→ **Text passage**:
Prompt: We are interested in learning more about the context in which you have grown up, formed your aspirations, and accomplished your successes. Please describe how the most influential factors and challenges in your life have shaped you into the person you are today.

This is a rough draft. My English isn't that good, so if possible I would like to know what can I improve on in terms of sentence structures, how to making the essay more smooth to read, better word choices, etc.

My response to the prompt:


I don't like summer. I don't like the heat that I have to go through as a California resident, feeling my sweat dripping down under my t-shirt. It was the same California heat that reminded me of the time when I picked up an unexpected call from my dad.

"Our house had burned down," he said.

Fortunately, neither my dad nor my younger brother have received any serious injuries. When I returned from school, the firefighters had already extinguished the fire. We walked into my former home to collect what was left of our possessions, and the smell of ammonia made everything unfamiliar.

The cause of the fire is, unironically, rather simple: the kitchen fire was left on, and no one was able to turn it off. But it's this simple situation that brought us to a completely different realm: being homeless and having nowhere to go while being burdened by a hefty compensation fee that we owed to our landlord. An experience that we never thought of.

→ **Record list**:

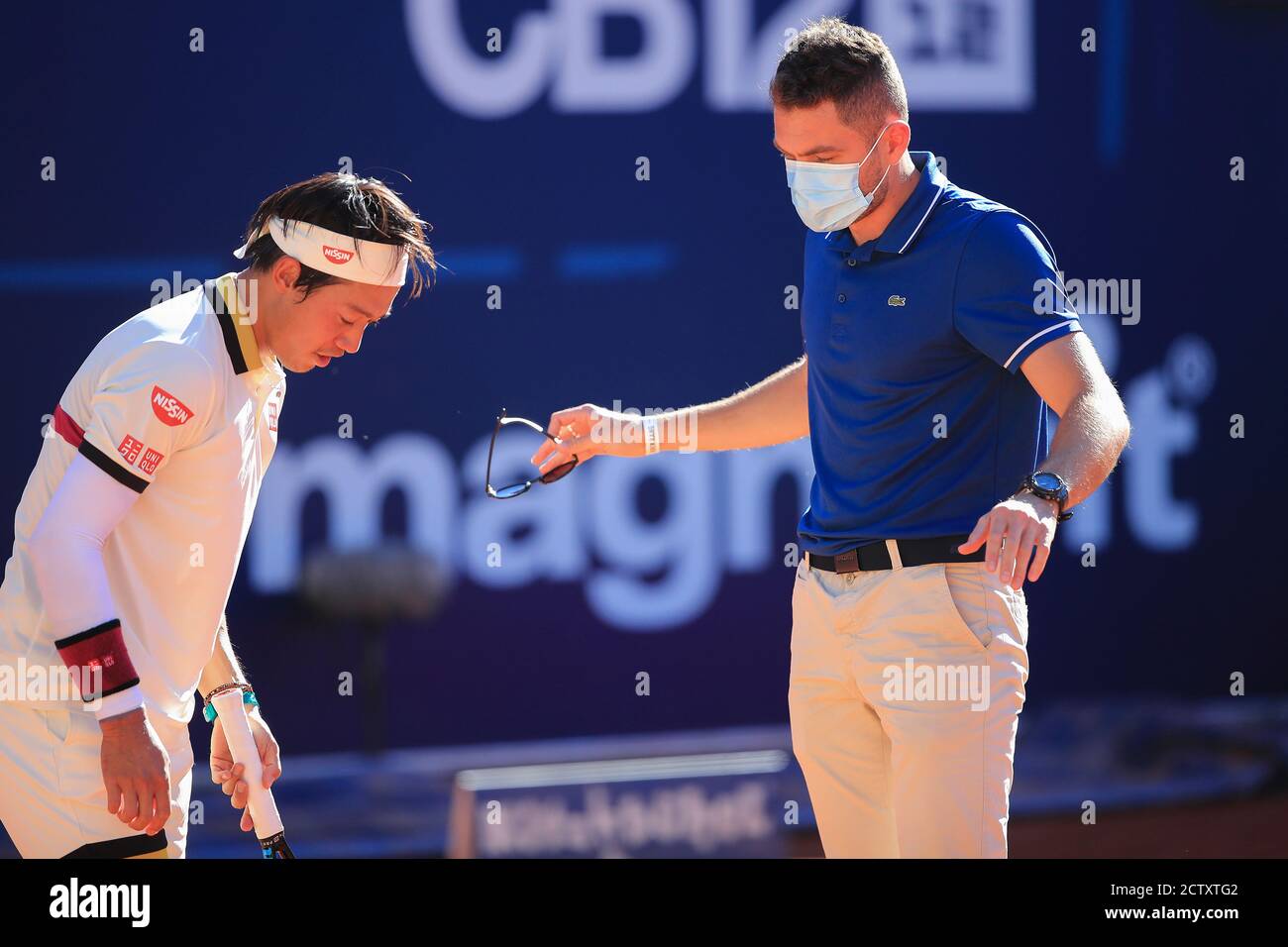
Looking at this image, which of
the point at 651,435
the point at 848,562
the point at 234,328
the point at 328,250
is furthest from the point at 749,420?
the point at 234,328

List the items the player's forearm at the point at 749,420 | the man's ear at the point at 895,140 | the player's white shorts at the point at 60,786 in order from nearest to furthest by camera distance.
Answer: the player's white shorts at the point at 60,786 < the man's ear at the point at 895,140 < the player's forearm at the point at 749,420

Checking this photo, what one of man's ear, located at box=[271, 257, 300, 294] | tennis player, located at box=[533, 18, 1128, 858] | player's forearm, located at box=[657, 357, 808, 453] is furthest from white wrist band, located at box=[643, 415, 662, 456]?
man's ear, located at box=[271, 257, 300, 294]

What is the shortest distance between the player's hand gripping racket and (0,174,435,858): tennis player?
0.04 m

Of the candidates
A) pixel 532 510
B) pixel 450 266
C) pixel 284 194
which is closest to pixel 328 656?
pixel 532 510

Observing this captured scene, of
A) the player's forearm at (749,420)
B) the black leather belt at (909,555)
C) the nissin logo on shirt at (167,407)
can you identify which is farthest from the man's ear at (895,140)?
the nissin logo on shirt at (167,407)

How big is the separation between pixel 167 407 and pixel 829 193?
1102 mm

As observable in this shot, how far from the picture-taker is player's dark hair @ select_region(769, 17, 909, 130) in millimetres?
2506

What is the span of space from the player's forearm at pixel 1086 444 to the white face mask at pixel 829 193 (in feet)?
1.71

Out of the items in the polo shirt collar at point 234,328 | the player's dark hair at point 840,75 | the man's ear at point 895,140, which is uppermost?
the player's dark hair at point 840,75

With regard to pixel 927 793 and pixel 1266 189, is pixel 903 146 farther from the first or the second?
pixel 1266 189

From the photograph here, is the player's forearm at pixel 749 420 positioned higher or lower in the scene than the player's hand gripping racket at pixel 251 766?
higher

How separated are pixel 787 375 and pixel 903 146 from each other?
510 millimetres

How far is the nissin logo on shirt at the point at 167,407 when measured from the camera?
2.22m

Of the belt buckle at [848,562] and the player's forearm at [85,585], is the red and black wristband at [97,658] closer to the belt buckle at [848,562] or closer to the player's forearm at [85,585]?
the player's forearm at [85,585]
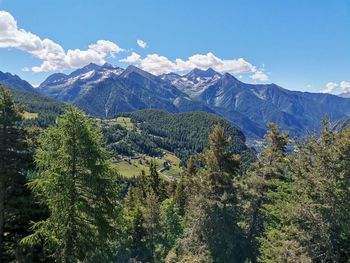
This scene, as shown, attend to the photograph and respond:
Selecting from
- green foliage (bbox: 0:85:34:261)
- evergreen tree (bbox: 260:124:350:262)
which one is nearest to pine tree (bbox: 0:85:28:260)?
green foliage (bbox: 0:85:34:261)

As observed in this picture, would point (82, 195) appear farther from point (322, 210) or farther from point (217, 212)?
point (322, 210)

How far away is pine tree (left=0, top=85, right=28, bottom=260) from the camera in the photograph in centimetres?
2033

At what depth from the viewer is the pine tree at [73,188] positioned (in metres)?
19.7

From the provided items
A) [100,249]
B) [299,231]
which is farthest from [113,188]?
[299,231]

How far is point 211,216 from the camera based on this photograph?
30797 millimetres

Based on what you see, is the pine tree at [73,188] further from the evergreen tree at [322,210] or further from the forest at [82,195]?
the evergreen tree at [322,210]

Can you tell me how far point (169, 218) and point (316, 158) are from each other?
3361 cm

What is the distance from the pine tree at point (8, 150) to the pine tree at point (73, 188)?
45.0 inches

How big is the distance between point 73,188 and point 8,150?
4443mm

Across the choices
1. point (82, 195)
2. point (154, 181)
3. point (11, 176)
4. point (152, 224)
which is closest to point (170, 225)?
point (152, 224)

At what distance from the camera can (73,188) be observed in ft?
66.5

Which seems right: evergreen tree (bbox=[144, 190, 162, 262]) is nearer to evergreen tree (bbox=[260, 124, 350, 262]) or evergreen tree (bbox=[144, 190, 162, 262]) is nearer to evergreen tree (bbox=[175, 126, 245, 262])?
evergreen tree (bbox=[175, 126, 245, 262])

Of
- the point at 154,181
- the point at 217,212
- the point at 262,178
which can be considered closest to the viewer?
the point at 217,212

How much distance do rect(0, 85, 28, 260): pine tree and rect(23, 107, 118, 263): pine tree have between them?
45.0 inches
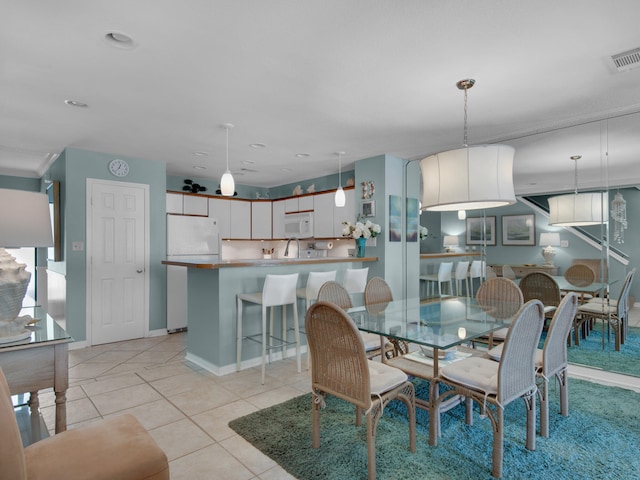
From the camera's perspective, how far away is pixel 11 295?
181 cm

→ **Tasks to complete**:
a) In the essay draft, what smell made everything in the former home seem unfamiliar?
b) Reproduce the records word for word, starting at the line that contains "Across the choices" and ending at the end of the records, with both ends included. Leave out the pictures.
The essay draft and the records have no connection to each other.

→ **Solved problems**:
a) The smell of ammonia.

b)
Across the choices
1. point (82, 195)
2. point (154, 181)
3. point (11, 176)
4. point (152, 224)
which is closest to point (170, 225)?
point (152, 224)

At what distance from the camera can (73,188) be observed in ft?
66.5

Which seems right: evergreen tree (bbox=[144, 190, 162, 262]) is nearer to evergreen tree (bbox=[260, 124, 350, 262]) or evergreen tree (bbox=[144, 190, 162, 262]) is nearer to evergreen tree (bbox=[175, 126, 245, 262])?
evergreen tree (bbox=[175, 126, 245, 262])

Of
- the point at 154,181
- the point at 217,212
- the point at 262,178
which can be considered closest to the viewer?
the point at 217,212

How much distance do rect(0, 85, 28, 260): pine tree and rect(23, 107, 118, 263): pine tree have between them?
45.0 inches
From the camera's perspective, how far away is pixel 11 295?
181 cm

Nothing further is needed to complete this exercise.